Keith, this definitely explains the observed time as it is relative to
count(a)*count (ab)**2, thus non-linear.
And a correlated sub-query is generally recalculated for each row.
But I do not agree with everything.
In my example it is correlated to the outermost query, and not to the
sub-query in which it occurs.
Theoretically the optimizer can take this into account and only
recalculate for each row in the outermost query. And if I'm not
mistaken Postgress does so. Below is a version modified for pgsql that
runs fast no matter the number of rows.
Thanks for the suggested change, where the minimum size is computed is
a sub-query (not sub-sub) and joined to the other sub-query. This is
so elegant. I still need to compare the timing to David's version and
use the fastest.
/* sudo -u postgres psql < issue2p.sql */
drop table if exists a
;
drop table if exists ab
;
create table a (a int, primary key (a))
;
create table ab (a int, b int, size int, primary key (a,b))
;
insert into a
with recursive i as (select 1 as i union all select i+1 from i where
i<3)
select i from i
;
insert into ab
with recursive i as (select 1 as i union all select i+1 from i where
i<10000)
select a, i as b, (a+i)%10 as size from a, i
;
select a,
(
select count(*)
from ab
where a=a.a
and size=(select min(size) from ab where a=a.a)
)
from a
;
Keith Medcalf wrote:
Well of course. You are aware that a correlated subquery means "for
each candidate result execute the query"?
So as you have formulated the query it means:
for each row in a
compute the result count which
for each ab candidate row
calculate whether it is the minimum
which means that the you have requested that the same result be
computed many times over. You have requested exampination of
count(a) * count(ab) * count(ab) rows.
Instead you should be computing the min(size) for each group of a
once, and using that value in the correlated subquery
select a.a,
(
select count(*)
from ab
where a == a.a
and size == b.size
) as acount
from a,
(
select a,
min(size) as size
from ab
group by a
) as b
where a.a == b.a;
This will result in scanning count(ab) + count(a) * count(ab) rows.

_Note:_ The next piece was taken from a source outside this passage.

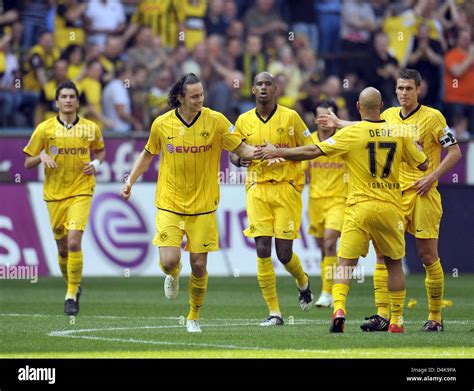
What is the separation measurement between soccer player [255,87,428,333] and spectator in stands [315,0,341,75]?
43.4 feet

Which is significantly less. On my computer it reduces the
execution time of the original query you posited from 400 ticks to
less than 1 tick (ie, from 500 ms to <8 ms)
I do not know if any optimizer can flatten you original query to any
significant degree. Some optimizers may arrive at my fixed up query
because they are capable of doing a hash table lookup on the result
of the innermost correlate. SQLite does not do that, and without
that capability I do not think there is a relational database query
optimizer on the planet that can help you.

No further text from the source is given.